### WORK REQUEST
Repeat exactly the lines below, from the line containing "Beautiful rural scenic" through the last line, both included. Leave out any pictures.

Extracted data entries
────────

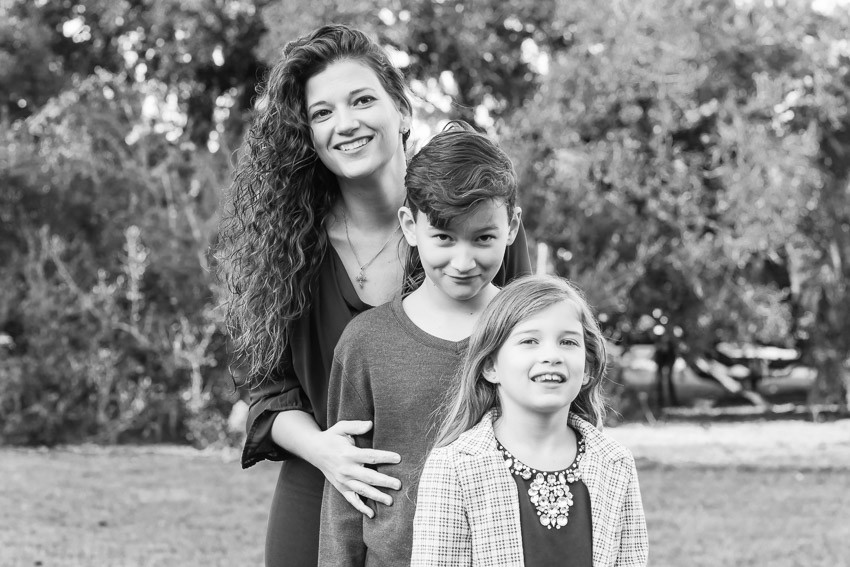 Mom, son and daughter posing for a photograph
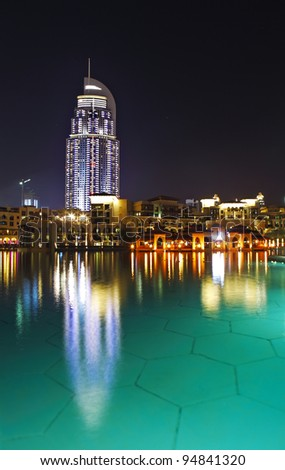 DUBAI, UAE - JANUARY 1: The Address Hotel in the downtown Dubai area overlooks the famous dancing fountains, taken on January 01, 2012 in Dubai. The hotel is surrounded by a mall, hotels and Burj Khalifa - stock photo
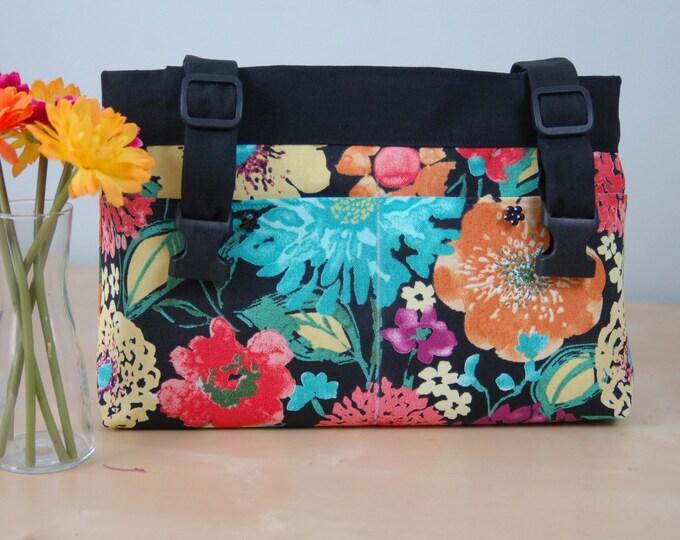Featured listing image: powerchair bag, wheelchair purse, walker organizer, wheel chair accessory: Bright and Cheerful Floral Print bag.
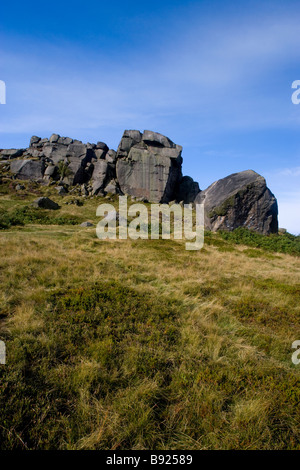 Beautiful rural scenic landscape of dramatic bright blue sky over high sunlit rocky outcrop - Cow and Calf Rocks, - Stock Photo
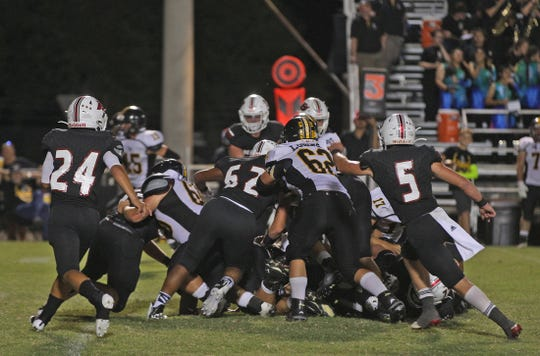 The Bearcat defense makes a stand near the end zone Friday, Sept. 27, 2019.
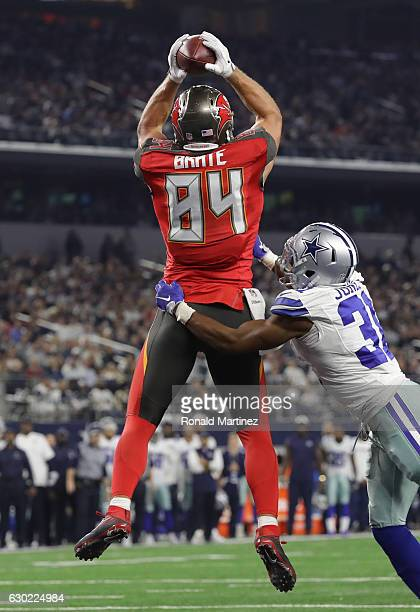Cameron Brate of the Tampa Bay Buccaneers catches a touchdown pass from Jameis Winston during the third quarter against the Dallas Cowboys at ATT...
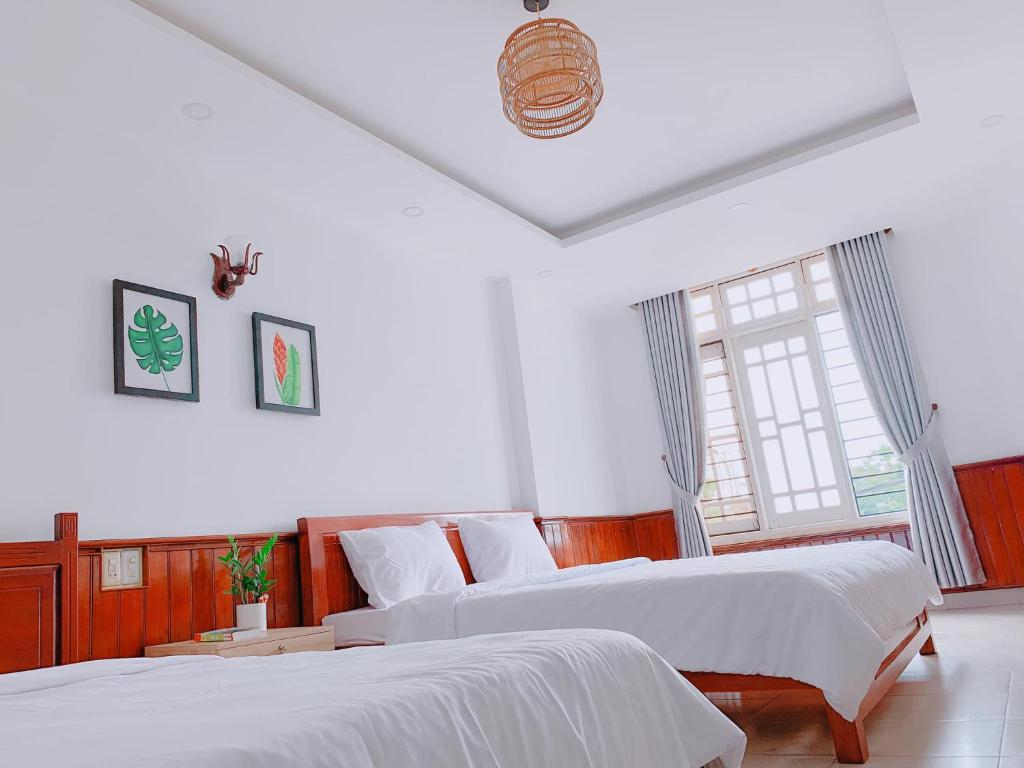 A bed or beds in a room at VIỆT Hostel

────────

### SOLUTION TO THIS PROBLEM
 Beautiful rural scenic landscape of dramatic bright blue sky over high sunlit rocky outcrop - Cow and Calf Rocks, - Stock Photo
 The Bearcat defense makes a stand near the end zone Friday, Sept. 27, 2019.
Cameron Brate of the Tampa Bay Buccaneers catches a touchdown pass from Jameis Winston during the third quarter against the Dallas Cowboys at ATT...
 A bed or beds in a room at VIỆT Hostel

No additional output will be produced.